Herzog est le fils de l’ancien Général de division israélien et sixième président d’Israël Haïm Herzog.

Yadlin vient aussi d’une famille de politiques et de militaires. Son père est l’ancien ministre de l’Éducation et lauréat du Prix d’Israël Aharon Yadlin. Il est le neveu d’Uzi Narkis, qui commandait la conquête de Jérusalem et la Cisjordanie lors de la guerre des Six Jours, et le petit-fils de David Hacohen, un leader du Mapai, l’ancêtre du parti travailliste, de la fondation d’Israël jusqu’à 1969.

Herzog a évoqué lundi cet héritage commun. « En tant que fils d’un ministre de l’Éducation, Yadlin partage l’opinion qu’il n’y a pas de société saine sans sécurité, et inversement », a-t-il dit.

Yadlin est « profondément familier avec les défis de la sécurité [d’Israël], en particulier en ces jours de convulsions régionales… Amos est notre candidat pour le ministère de la Défense », a-t-il conclu.

Yadlin est très respecté en tant qu’ancien général de l’armée de l’air et chef de renseignements de l’armée. Il est directeur de l’Institut des Etudes pour la Sécurité nationale de l’Université de Tel-Aviv depuis 2011.

Il était l’un des huit pilotes à avoir participé au bombardement du réacteur nucléaire irakien d’Osirak en 1981.

Herzog a choisi Yadlin plutôt que Shaul Mofaz, le chef de Kadima et ancien chef de l’armée et ministre de la Défense. Mofaz a annoncé lundi après-midi qu’il retirait sa candidature.

Des changements ont aussi été annoncés dans la liste du Likud. Le comité des élections du parti a annoncé que son recompte des votes problématiques impliquait que l’assistante du ministre des Transports, Tzipi Hotovely, montait d’une place, passant devant l’ancien chef du Shin Bet, Avi Dichter, de seulement 32 voix.

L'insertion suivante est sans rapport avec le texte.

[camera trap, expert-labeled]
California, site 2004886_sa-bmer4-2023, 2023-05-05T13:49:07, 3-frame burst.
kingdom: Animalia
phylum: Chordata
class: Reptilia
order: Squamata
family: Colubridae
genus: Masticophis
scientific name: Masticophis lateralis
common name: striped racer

L’annonce place Hotovely à la 20è place de la liste pour la Knessset, et renvoie Dichter à la 26è place, puisque les places de 21 à 25 sont réservées aux candidats régionaux.

Le Likud étant crédité de 23 sièges dans les récents sondages, Dichter pourrait bien se retrouver éjecté de la Knesset.

Dichter a annoncé qu’il contesterait le recompte au tribunal, tandis que certains dans le parti appellent le Premier ministre Benjamin Netanyahu, qui est considéré un proche allié de Dichter, à le nommer à l’une des deux places réservées à la nomination du chef du parti.

Stuart Winer a contribué à cet article.